**SOURCE PASSAGE:**
* * * * * * * * *
Extratropical atmosphere–ocean variability over the Northern Hemisphere of the Community Climate System Model version 3 (CCSM3) is examined and compared to observations. Results are presented for an extended control integration with a horizontal resolution of T85 (1.4°) for the atmosphere and land and ∼1° for the ocean and sea ice.

Several atmospheric phenomena are investigated including storms, clouds, and patterns of variability, and their relationship to both tropical and extratropical SST anomalies. The mean storm track, the leading modes of storm track variability, and the relationship of the latter to tropical and midlatitude sea surface temperature (SST) anomalies are fairly well simulated in CCSM3. The positive correlations between extratropical SST and low-cloud anomalies in summer are reproduced by the model, but there are clear biases in the relationship between clouds and the near-surface meridional wind. The model accurately represents the circulation anomalies associated with the jet stream waveguide, the Pacific–North American (PNA) pattern, and fluctuations associated with the Aleutian low, including how the latter two features are influenced by the El Niño–Southern Oscillation (ENSO). CCSM3 has a reasonable depiction of the Pacific decadal oscillation (PDO), but it is not strongly connected to tropical Pacific SSTs as found in nature. There are biases in the position of the North Atlantic Oscillation (NAO) and other Atlantic regimes, as the mean Icelandic low in CCSM3 is stronger and displaced southeastward relative to observations.
* * * * * * * * *
**EXTRACTED DATA:**
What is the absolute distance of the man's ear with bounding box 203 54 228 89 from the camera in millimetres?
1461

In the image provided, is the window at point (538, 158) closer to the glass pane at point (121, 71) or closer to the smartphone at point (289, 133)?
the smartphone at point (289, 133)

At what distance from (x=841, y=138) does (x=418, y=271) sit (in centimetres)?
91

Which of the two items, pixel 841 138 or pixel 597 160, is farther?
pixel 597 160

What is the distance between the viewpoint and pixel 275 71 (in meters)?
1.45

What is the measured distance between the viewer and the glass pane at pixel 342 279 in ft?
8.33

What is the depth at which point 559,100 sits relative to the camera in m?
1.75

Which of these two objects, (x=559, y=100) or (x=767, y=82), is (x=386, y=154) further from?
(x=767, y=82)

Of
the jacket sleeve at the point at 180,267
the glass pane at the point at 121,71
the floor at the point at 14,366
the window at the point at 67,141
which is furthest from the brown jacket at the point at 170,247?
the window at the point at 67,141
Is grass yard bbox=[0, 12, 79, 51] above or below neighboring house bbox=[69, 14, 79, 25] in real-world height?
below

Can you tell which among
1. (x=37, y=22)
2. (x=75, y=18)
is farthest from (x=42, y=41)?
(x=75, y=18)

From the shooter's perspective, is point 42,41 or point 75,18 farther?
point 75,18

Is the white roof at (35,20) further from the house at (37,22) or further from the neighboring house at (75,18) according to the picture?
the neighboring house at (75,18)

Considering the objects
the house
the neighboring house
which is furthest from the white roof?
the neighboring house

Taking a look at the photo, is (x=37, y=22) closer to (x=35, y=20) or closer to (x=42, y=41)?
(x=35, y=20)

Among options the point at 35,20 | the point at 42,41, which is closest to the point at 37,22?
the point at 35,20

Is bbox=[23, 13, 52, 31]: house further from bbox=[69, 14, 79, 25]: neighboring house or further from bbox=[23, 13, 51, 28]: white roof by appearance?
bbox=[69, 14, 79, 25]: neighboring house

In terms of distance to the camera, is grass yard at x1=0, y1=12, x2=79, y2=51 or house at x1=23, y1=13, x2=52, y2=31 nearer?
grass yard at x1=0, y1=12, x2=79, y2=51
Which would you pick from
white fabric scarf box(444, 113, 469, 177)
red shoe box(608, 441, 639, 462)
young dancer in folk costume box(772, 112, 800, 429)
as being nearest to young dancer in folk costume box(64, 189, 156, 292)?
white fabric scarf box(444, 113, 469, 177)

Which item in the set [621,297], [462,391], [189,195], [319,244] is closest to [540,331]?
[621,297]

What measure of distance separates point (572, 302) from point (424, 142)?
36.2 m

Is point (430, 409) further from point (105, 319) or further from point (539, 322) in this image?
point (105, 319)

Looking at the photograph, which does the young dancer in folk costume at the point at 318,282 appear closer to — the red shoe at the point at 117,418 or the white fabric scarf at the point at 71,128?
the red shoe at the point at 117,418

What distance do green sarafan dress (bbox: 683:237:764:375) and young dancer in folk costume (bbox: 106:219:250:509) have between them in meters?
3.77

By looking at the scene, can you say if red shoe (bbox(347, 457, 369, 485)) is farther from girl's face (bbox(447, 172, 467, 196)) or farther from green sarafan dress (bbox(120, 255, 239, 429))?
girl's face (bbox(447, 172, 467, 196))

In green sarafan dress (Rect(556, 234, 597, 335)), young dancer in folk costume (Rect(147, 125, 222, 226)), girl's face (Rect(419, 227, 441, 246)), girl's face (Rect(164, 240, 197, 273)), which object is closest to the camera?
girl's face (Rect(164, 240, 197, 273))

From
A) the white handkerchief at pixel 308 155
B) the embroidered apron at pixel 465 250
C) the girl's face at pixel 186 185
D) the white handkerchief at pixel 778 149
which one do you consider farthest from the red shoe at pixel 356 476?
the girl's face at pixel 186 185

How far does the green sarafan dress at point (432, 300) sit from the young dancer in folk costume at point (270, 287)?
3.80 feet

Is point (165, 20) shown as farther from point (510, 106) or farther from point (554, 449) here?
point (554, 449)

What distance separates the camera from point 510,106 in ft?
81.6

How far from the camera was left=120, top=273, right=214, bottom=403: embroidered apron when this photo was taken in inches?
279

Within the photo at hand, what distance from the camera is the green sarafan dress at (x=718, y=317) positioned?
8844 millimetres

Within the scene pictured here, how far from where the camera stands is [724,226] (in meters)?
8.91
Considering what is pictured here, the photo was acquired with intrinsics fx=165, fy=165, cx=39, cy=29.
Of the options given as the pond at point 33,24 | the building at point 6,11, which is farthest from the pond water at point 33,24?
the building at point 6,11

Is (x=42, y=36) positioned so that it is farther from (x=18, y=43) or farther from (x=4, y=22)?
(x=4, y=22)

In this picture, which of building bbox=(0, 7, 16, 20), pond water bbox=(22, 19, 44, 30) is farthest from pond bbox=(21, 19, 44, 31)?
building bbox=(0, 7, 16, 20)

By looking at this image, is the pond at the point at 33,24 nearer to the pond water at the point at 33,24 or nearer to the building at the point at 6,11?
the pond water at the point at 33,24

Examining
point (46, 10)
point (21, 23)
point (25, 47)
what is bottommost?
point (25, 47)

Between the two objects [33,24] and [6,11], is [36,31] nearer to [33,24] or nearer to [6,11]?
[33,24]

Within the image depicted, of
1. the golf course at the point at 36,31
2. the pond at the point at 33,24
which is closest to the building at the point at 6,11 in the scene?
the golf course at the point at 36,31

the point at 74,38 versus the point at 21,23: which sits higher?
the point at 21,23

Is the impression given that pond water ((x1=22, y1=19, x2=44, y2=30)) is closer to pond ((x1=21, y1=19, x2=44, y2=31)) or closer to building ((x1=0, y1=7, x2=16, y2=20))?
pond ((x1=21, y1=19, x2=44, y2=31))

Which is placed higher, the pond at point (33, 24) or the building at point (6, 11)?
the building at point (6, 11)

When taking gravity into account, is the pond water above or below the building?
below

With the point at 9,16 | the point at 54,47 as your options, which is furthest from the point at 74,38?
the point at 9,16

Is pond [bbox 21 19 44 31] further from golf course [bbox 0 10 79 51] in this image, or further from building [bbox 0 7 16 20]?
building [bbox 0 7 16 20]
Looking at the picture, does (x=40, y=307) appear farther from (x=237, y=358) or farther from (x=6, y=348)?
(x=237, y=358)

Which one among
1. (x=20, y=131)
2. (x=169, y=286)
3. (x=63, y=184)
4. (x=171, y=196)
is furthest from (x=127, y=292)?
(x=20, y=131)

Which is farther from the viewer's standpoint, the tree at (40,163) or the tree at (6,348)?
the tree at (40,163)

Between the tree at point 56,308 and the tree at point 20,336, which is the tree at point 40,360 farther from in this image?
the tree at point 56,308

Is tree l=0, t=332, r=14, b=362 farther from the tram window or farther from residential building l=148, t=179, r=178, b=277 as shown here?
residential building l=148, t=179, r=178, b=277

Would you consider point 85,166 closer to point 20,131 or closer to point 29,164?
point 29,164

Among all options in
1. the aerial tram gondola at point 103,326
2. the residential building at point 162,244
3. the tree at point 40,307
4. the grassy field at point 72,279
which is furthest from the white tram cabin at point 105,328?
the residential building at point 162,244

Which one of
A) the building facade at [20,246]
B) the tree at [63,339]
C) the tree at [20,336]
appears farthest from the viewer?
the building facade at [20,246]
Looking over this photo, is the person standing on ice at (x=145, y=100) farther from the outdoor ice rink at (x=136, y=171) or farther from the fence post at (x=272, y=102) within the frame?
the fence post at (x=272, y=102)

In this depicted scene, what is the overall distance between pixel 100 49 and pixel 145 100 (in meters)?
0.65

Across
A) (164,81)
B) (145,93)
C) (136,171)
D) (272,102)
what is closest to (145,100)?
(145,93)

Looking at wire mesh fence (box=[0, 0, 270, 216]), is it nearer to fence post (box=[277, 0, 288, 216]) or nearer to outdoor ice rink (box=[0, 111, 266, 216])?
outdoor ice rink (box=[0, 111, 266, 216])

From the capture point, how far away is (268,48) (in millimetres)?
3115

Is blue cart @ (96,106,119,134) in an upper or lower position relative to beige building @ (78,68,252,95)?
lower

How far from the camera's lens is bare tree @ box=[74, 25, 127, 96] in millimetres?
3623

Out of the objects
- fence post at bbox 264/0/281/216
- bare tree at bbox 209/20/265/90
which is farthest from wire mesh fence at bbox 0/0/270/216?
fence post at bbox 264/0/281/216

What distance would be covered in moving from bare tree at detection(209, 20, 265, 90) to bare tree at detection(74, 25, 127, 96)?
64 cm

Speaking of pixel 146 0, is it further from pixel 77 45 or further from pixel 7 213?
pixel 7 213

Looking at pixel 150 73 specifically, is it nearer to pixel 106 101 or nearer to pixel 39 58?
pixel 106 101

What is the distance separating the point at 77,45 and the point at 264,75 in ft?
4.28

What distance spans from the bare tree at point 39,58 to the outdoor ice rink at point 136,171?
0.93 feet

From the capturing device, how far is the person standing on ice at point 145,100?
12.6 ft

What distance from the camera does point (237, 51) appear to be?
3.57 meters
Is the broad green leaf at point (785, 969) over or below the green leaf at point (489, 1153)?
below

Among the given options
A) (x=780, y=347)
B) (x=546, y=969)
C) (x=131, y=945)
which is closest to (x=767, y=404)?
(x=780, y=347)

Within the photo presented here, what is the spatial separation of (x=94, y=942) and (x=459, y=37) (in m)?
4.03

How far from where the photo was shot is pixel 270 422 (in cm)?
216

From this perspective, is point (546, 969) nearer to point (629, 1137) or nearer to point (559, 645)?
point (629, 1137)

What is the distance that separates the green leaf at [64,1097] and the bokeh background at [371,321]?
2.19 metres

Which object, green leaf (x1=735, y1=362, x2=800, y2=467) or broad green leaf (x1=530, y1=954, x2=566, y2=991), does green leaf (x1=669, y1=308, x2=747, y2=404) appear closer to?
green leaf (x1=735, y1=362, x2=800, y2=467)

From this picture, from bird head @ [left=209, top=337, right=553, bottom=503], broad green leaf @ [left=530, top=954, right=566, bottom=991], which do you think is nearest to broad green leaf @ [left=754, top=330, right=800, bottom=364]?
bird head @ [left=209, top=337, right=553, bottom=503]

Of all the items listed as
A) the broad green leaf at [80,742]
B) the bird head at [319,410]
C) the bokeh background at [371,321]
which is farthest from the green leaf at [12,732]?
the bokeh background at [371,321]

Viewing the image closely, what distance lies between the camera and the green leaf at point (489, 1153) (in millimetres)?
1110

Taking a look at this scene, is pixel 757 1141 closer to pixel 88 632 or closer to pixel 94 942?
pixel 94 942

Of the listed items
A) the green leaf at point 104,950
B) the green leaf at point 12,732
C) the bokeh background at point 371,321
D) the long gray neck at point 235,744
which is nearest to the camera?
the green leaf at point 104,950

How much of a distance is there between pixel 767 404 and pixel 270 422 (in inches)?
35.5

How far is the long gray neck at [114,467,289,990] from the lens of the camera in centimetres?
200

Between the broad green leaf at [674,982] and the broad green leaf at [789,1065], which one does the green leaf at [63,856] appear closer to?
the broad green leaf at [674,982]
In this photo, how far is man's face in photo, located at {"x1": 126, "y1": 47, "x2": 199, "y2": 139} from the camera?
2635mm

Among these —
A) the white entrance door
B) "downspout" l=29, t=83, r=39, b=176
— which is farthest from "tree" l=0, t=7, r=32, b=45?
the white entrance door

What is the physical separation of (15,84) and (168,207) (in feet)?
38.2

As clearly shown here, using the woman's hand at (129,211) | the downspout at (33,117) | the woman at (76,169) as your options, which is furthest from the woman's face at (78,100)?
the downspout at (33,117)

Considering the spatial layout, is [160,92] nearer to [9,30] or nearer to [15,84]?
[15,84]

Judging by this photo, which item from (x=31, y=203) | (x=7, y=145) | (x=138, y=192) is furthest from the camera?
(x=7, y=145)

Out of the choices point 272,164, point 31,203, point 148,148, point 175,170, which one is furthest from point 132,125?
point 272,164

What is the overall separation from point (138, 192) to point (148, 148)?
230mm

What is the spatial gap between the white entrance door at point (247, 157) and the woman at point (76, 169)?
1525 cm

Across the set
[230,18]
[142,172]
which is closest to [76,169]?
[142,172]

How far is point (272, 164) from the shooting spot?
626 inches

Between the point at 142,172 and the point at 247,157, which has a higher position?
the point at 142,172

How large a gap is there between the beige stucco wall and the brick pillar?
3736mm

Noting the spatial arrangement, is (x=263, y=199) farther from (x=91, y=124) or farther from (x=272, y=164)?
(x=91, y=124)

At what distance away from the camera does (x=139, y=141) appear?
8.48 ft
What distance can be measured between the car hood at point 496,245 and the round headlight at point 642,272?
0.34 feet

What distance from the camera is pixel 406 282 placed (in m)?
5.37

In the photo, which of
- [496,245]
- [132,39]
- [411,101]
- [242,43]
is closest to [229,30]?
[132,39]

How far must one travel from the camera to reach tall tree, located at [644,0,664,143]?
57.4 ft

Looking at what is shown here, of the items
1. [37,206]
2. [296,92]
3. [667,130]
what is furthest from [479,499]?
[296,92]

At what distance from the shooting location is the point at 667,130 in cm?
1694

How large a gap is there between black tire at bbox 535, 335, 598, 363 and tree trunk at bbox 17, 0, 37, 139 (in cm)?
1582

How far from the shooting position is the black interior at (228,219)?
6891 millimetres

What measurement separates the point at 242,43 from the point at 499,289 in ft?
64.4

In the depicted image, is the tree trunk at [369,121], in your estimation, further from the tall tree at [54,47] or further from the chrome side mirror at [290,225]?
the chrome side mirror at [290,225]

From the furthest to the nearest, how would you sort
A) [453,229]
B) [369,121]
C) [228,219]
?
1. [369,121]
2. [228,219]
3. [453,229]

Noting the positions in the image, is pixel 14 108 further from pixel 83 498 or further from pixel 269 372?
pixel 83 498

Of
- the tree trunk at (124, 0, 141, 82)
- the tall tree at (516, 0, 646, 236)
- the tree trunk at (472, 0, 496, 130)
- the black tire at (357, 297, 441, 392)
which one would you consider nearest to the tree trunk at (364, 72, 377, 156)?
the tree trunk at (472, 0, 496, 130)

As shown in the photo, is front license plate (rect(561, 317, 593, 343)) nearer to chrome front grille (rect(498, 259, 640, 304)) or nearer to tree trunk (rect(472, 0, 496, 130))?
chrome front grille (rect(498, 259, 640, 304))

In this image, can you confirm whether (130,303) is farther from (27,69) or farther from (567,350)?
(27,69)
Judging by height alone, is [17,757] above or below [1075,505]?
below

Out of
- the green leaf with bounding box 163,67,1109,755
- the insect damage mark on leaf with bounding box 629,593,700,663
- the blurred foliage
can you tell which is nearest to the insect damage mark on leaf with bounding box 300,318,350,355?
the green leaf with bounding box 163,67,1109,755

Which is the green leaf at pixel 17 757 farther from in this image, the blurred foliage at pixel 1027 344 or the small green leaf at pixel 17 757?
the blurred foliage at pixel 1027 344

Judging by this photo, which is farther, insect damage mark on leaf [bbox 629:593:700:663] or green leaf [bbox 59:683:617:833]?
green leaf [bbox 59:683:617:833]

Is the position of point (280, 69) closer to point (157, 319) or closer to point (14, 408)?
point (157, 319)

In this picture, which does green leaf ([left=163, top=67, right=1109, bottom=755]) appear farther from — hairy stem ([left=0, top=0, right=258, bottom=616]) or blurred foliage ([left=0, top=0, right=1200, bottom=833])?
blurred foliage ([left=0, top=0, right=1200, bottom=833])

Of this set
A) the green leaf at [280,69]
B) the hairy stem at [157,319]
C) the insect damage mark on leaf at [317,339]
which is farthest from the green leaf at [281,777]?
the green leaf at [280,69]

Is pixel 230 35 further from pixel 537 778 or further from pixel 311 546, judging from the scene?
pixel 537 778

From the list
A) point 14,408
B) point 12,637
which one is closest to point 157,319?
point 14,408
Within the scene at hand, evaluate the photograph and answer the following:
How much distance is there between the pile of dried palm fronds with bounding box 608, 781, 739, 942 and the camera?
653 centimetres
* * * * * * * * *
**LIST OF TASKS:**
1. According to the CCSM3 abstract, why does the model show biases in the position of the North Atlantic Oscillation and other Atlantic regimes? Answer in one to three sentences.
2. List every abbreviation that the CCSM3 abstract defines, each with its full form.
3. Pick up the CCSM3 abstract after its final sentence and continue it in the same register.
The material shown above is separate from the CCSM3 abstract and has no connection to it.

**ANSWERS FOR THIS EXERCISE:**
1. The biases arise because the mean Icelandic low in CCSM3 is stronger than in observations. It is also displaced southeastward relative to them.

2.
- CCSM3: Community Climate System Model version 3
- SST: sea surface temperature
- PNA: Pacific–North American
- ENSO: El Niño–Southern Oscillation
- PDO: Pacific decadal oscillation
- NAO: North Atlantic Oscillation

3.
Extratropical ocean processes in CCSM3, including upper-ocean mixing, thermocline variability, and extratropical to tropical flow within the thermocline, also influence climate variability. As in observations, the model includes the “reemergence mechanism” where seasonal variability in mixed layer depth (MLD) allows SST anomalies to recur in consecutive winters without persisting through the intervening summer. Remote wind stress curl anomalies drive thermocline variability in the Kuroshio–Oyashio Extension region, which influences SST, surface heat flux anomalies, and the local wind field. The interior ocean pathways connecting the subtropics to the equator in both the Pacific and Atlantic are less pronounced in CCSM3 than in nature or in ocean-only simulations forced by observed atmospheric conditions, and the flow from the subtropical North Atlantic does not appear to reach the equator through either the western boundary or interior pathways.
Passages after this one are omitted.